Na última sexta-feira (6), o pai do jornalista, o médico Mário Perrone, pioneira da cidade, morreu vítima do novo coronavírus, aos 77 anos de idade.. Mário havia apresentado os primeiros sintomas no dia 28 de julho. Inicialmente, ele teve sintomas de uma gripe leve, porém, rapidamente seu quadro se agravou. Lassimi e Lucas apresentaram sintomas leves e estavam se recuperando em casa até a última terça (3).

A mãe, contudo, teve uma piora súbita e preciso não só ser transferida para uma Unidade de Terapia Intensiva – UTI de um hospital particular da cidade, como já preciso ser intubada. Já Lucas, desde a noite de ontem (6), também precisou ir à UTI, em virtude de uma piora, mas sem ser intubado. Segundo informações mais recentes, o profissional da imprensa está consciente, conta com apoio de ventilação mecânica para respirar, mas sem tubo.

Sobre a “vaquinha”, ela almeja arrecadar R$ 90 mil que seria o valor necessário para arcar com os custos do tratamento de Lucas e da mãe em um hospital de São Paulo. Com receio de que o quadro de Lassimi e do filho se agrave, o objetivo é que a família é que ambos possam se curar em algum dos hospitais referência para a Covid-19 na América Latina.

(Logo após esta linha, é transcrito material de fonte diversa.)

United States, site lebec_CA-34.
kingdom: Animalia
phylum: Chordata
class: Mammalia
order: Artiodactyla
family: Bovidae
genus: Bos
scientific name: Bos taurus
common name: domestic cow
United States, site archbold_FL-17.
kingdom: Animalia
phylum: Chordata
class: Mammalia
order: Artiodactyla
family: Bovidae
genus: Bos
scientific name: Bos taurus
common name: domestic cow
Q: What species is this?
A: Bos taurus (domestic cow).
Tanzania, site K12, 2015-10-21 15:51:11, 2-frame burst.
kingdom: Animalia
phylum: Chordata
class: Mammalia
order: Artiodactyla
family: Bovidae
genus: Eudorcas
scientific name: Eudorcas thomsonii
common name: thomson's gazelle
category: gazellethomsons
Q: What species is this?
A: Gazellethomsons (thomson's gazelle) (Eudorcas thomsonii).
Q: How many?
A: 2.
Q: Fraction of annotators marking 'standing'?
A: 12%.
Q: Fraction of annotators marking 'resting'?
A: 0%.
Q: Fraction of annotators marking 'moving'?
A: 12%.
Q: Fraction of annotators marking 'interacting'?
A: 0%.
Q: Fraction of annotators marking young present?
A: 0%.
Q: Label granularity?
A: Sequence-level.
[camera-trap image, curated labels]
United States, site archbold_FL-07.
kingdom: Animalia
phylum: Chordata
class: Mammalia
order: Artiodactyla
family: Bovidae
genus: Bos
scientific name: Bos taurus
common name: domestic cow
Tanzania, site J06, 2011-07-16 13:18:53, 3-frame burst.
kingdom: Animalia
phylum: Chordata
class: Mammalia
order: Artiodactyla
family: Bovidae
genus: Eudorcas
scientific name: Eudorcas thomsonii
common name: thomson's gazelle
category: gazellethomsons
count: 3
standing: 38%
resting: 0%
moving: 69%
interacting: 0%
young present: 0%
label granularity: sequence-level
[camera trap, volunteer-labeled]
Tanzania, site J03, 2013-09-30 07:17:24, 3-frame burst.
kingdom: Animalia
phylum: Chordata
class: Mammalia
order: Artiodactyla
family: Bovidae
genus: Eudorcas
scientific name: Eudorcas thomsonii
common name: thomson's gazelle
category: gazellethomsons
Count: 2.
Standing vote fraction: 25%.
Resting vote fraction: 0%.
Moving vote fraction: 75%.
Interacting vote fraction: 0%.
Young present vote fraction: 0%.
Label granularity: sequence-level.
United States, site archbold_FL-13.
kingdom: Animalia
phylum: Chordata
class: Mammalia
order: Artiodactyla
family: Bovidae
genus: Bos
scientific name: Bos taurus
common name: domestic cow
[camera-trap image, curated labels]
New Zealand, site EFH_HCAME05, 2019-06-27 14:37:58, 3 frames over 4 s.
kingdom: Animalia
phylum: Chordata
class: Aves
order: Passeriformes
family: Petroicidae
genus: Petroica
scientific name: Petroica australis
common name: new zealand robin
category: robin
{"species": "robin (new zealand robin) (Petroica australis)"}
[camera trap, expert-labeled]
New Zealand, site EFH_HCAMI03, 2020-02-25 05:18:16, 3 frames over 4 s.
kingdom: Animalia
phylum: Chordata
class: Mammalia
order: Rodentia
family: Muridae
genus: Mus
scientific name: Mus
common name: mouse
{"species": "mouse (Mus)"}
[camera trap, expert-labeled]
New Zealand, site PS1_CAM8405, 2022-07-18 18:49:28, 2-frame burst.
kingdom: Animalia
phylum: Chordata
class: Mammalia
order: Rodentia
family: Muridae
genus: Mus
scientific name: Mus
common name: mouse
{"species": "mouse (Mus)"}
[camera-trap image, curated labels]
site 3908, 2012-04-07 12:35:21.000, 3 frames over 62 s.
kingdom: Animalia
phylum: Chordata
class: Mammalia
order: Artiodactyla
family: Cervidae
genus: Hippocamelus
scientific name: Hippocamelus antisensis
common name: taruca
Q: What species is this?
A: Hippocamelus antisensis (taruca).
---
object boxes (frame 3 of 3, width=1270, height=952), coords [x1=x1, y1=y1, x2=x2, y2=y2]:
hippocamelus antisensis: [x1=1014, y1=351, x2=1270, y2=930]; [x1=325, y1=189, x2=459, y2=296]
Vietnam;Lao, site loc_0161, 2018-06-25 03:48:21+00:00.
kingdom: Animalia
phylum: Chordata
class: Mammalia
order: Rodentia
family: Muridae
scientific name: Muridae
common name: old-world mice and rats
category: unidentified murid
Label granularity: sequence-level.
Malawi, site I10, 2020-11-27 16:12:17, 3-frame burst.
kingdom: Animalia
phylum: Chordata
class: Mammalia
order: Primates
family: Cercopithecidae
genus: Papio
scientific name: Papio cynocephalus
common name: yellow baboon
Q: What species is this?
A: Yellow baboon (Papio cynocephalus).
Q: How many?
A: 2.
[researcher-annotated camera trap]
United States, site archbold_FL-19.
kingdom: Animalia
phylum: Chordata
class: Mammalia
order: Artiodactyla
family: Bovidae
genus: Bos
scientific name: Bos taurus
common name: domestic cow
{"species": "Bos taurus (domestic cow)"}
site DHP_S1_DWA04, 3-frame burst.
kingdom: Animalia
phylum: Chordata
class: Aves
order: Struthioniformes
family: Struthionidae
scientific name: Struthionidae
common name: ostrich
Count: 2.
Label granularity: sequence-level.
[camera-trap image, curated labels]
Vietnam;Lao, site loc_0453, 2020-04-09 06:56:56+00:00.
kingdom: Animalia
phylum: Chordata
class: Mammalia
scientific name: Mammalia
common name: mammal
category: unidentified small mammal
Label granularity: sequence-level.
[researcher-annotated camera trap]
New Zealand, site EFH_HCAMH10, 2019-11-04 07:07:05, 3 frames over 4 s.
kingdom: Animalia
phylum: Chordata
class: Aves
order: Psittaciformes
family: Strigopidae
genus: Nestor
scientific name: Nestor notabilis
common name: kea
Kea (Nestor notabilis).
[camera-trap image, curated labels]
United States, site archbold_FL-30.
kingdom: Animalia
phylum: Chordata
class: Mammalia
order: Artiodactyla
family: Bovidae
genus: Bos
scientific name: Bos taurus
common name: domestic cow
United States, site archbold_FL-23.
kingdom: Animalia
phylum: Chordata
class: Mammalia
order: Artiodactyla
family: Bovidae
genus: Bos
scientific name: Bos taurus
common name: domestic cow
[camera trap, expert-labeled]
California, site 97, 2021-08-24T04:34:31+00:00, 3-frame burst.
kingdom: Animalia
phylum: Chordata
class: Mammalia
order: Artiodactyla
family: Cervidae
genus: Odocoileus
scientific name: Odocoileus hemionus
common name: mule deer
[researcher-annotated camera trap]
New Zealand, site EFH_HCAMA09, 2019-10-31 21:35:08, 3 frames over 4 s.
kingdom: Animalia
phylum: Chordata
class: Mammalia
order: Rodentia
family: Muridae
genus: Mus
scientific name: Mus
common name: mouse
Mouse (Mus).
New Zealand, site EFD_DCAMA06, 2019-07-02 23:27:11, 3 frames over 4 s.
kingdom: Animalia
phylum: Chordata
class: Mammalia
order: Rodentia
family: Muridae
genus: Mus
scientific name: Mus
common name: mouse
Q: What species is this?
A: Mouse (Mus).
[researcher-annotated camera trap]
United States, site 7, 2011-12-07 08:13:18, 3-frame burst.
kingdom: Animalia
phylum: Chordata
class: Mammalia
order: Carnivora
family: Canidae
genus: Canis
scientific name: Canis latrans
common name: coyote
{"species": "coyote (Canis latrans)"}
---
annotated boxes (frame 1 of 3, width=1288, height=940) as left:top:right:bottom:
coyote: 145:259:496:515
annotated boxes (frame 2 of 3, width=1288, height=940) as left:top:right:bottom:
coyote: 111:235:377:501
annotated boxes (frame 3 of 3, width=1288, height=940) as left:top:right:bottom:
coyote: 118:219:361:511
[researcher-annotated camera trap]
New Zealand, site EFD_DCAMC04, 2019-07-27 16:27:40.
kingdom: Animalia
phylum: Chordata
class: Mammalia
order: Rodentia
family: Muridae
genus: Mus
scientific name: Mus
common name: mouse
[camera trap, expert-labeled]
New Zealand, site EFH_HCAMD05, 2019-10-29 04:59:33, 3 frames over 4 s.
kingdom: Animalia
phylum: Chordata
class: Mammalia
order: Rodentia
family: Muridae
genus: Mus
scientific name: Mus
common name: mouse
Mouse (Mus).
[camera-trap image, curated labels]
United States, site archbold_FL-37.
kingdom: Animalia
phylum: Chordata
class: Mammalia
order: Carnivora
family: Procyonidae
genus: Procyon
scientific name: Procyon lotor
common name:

Para ajudar, as pessoas que tem interesse em colaborar com a campanha de arrecadação de Lucas, devem fazer a doação de qualquer quantia através da chave 2307472 no site vakinha.com.br, acessando o link da campanha através deste endereço.

Referência 
Ex-chefe do Gabinete de Comunicação Social da Administração Percival Muniz, em Rondonópolis, o jornalista, que também já passou pela assessoria parlamentar na Assembleia Legislativa de Mato Grosso – ALMT, é uma das referências não só na cidade como em Mato Grosso.
Profundo conhecedor da história do desenvolvimento rondonopolitano e mato-grossense, tendo convivido com intimidade com as maiores lideranças políticas recentes do estado, Perrone é um colecionador de fatos maravilhosos dos bastidores do poder.
No acervo de sua privilegiada memória, moram coisas publicáveis e impublicáveis que faz qualquer um ouvi-lo atentamente sem se preocupar com a duração do enredo. Em 2018, o jornalista lançou a obra literária “Coisas que vi, vivi e ouvi”, um livro de crônicas onde conta parte do que presenciou com o jornalismo.
Para o futuro, Lucas pretende lançar um novo livro, desta vez para chacoalhar o mundo político com causos, muitos deles não conhecidos do grande público, e que foram fundamentais para embasar decisões que transformaram a história de Mato Grosso.

Formado na Universidade Metodista de São Paulo nos anos 90, onde tornou-se amigo e era vizinho de apartamento da atriz Marisa Orth, que mais à frente ficaria nacionalmente famosa, Lucas Perrone fez história em vários veículos de comunicação, com destaque local para o A Tribuna MT.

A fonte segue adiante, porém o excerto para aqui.